There’s an old prank out there surrounding high-profile institutional officials – football coaches being a good example – which holds that when things get really bad some smart-assed fan will put up a “For Sale” sign in the unpopular official’s yard.
As LSU president F. King Alexander is about as unpopular as any football coach has been in Baton Rouge, that prank might well apply to him. Except this is no prank; that is his house in University Club and it is in fact for sale.
Alexander putting his house on the market is the best indication yet of something the rumor mill has been churning out around Baton Rouge for weeks; namely, that he’s on the outs at LSU. This being an election year and Alexander being a political liability for Gov. John Bel Edwards among a segment of Louisiana’s voting population which tends to be made up of a lot of swing voters (the big LSU fans are often, if not typically, soft Republicans who’ll pull a lever for Donald Trump or John Kennedy but didn’t extend that goodwill to David Vitter in 2015), it was at least somewhat predictable that Edwards would seek to move Alexander as part of a series of actions aimed at bolstering his popularity heading into this fall’s elections.
And this is something which came to a head during the month-long saga of Will Wade’s suspension by the university during the basketball postseason. Not that Alexander’s fate would be decided solely on the basis of a personnel matter involving a basketball coach, but that’s just a final straw on the camel’s back. A history of questionable administrative moves, a record of alienating legislators by poo-poohing his own product in pursuit of state general fund dollars, low morale among the faculty, a controversial and possibly illegal change in LSU’s admissions standards and a botched rollout of a $1.5 billion capital campaign have played a more substantial part in his rumored demise than the Wade suspension, or the botched firing of Les Miles in 2015, did.
But everybody in the know at LSU expects Alexander will be gone this summer, and most seem to think Commissioner of Administration Jay Dardenne will take over as the interim president of LSU when Alexander is out.
Nevertheless, there is no real reason to think the house going on the market is an indication Alexander’s exit is imminent, or that it will happen before the end of the current legislative session in June. LSU put out a statement which reads like a fairly plausible cover story for why he’s selling his house…
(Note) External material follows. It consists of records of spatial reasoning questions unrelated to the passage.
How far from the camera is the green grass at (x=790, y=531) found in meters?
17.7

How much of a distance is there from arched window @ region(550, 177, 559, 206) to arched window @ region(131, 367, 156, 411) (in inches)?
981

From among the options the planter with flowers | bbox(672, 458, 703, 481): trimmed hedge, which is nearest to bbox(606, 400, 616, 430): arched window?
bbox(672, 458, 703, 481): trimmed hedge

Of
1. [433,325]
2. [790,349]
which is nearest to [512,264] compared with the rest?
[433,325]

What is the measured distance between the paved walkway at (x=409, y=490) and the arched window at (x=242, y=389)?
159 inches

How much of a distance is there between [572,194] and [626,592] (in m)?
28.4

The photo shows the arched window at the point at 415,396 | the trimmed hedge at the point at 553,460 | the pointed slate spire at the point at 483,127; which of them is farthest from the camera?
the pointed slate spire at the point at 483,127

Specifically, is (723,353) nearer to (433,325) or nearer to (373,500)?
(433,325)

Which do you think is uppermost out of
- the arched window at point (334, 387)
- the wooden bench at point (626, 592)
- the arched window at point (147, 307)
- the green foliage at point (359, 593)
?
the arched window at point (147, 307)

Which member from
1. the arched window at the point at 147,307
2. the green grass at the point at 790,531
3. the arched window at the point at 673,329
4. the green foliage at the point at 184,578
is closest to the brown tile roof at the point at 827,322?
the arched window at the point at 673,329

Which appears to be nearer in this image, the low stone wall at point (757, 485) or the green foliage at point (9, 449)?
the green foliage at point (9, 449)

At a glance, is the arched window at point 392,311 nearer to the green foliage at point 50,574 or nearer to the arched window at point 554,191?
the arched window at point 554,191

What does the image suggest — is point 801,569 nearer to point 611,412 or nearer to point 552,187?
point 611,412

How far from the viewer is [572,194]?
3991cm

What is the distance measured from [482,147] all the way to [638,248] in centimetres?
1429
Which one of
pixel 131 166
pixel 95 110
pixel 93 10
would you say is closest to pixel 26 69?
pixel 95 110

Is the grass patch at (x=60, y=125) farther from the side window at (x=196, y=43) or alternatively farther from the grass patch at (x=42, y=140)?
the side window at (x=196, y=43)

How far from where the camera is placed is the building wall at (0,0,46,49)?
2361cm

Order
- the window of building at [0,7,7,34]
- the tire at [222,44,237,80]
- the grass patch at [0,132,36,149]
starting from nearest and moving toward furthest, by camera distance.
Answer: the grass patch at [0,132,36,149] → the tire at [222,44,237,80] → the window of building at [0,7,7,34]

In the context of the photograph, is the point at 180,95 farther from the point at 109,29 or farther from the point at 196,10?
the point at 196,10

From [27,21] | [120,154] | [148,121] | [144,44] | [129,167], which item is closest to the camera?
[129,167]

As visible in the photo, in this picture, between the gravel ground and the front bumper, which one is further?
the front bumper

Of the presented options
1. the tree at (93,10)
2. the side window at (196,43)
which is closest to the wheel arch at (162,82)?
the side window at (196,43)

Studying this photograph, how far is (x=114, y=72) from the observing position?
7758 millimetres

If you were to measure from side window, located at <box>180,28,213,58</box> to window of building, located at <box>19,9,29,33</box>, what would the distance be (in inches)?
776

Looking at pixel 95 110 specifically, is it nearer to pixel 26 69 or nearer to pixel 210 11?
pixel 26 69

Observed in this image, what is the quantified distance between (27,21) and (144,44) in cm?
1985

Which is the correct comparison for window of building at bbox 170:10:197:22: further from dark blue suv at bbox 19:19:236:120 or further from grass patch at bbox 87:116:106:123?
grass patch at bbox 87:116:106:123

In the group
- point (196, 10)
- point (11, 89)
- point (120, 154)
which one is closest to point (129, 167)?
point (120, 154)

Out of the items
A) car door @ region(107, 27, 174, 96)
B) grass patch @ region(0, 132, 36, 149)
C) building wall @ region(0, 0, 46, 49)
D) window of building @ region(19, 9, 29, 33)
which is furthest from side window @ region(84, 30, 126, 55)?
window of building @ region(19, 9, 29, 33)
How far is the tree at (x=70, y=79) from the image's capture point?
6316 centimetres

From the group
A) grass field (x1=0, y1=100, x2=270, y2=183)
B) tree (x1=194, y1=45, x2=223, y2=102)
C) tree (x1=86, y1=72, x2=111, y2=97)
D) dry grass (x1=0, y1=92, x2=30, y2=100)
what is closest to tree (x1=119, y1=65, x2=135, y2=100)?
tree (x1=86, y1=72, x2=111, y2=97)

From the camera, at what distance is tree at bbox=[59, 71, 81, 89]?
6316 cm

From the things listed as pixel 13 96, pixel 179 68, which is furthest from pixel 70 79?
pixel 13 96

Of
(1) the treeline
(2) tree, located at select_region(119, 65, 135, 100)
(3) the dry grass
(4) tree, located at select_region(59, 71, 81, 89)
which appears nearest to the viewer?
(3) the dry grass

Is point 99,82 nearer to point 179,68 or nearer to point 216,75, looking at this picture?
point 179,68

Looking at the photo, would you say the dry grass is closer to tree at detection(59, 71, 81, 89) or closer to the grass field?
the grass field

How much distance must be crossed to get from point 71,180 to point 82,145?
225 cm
LSU President F. King Alexander and his wife, Shenette, have put their 4,630-square-foot University Club home on the market and are relocating to the University House on East Lakeshore Drive that has traditionally been the residence of LSU’s top administrator.
LSU spokesman Ernie Ballard says Alexander is moving to the University-owned property, in part, because LSU is in the throes of an ambitious, $1.2 billion capital campaign and it made sense for the president to be closer to campus.
“Moving into the University House, which is an existing LSU asset, presented an opportunity for President Alexander to advance the momentum of our most ambitious campaign ever by hosting more events closer to campus,” Ballard says. “In addition, being close to campus allows for even more opportunities for him to interact with students, faculty and staff.”
Also, a factor in the Alexanders’ decision is that their three daughters, who were teenagers when the family moved to Baton Rouge, are grown so it was an appropriate time for the empty nesters to downsize.
It’s a lot easier to hit the road when you’re living rent-free in a house you don’t own than when you’re stuck with a million-dollar property.
Let’s also remember that Alexander still has four more years on his contract at LSU, which pays him $600,000 per year. That would come to some part (or all) of $2.4 million, which would be a nice going-away present if in fact he’s going to be shown the door.
But so far as we can tell, there is nothing especially fresh on Alexander other than the persistent rumors his time at LSU is drawing to a close. We’re watching the situation, though, and we’ll pass along anything of note.